Be it the average or the very wealthy, every parent wants to be able to help the children. Asides education, in some cases, it could be payment for cars, and in others, assisting on an apartment or full property. Then there are times when it means offering a controlling stake in a major blue chip company or passing down a longstanding empire to the next generation. In all, fortunes are passed down from billionaire parents to their children to allow businesses to continue under well-known family names long after the patriarchs are gone. For Nigerian tycoon, AbdulSamad Rabiu, at 62, he’s not going anywhere yet. But the Kano-born industrialist has started grooming all his four children with fortune provided them as resources to get a new venture off the ground.
One of them is Isyaku Naziru Rabiu, the billionaire’s first son who leads a very private life outside of the spotlight but prefers to let his talent speak for itself. For the 2018 University of Hertfordshire Business Economics graduate, he is naturally the heir to their father’s $6.5 billion fortune. But like his dad, urbane Isyaku is a workaholic who does not believe in generational wealth. In spite of the financial war chest readily available at his disposal, Isyaku chooses hard work and resilience as one of his driving forces thereby striving hard to build his own name and make his own fortune. Nevertheless, he has been part of the family empire, BUA Group —one of Africa’s fastest expanding manufacturing conglomerates founded more than 33 years ago by his dad— since 2016 as an audit intern while still in school. But on his graduation, he resumed as Business Development Officer and diligently rose to the level of Commercial Director at the Group’s Flour and Pasta Division, a position he held till November 2021 when he was appointed an executive director at the newly capitalized BUA Foods Plc.

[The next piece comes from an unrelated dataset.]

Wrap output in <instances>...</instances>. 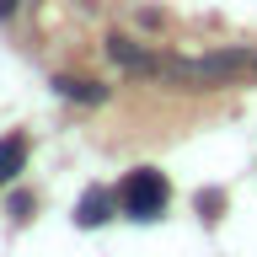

In fact, Isyaku and his dad, Abdul Samad Rabiu, own a 99.8 per cent stake in BUA Foods Plc, which is now worth N998 billion ($2.37 billion). Earlier this year, Isyaku and his father reportedly earned a dividend of N62.9 billion ($151.6 million) from their stake in the newly integrated food business. The mega million-payout represents the majority of the N152 billion ($63 million) final dividend payment approved by BUA Foods’ shareholders at the group’s annual general shareholders meeting. However, in a strange twist, the Polo-loving Isyaku was recently made to step down from the board of the consolidated Lagos-based food giant. Though, the brilliant chap’s resignation was said to be in accordance with the Nigerian Exchange, NGx’s listing rules —which state that no more than two members of the same family may serve on the board of a publicly traded company at the same time— some pundits however believe there is more to the billionaire heir’s exit than merely obeying the bourse’s rules.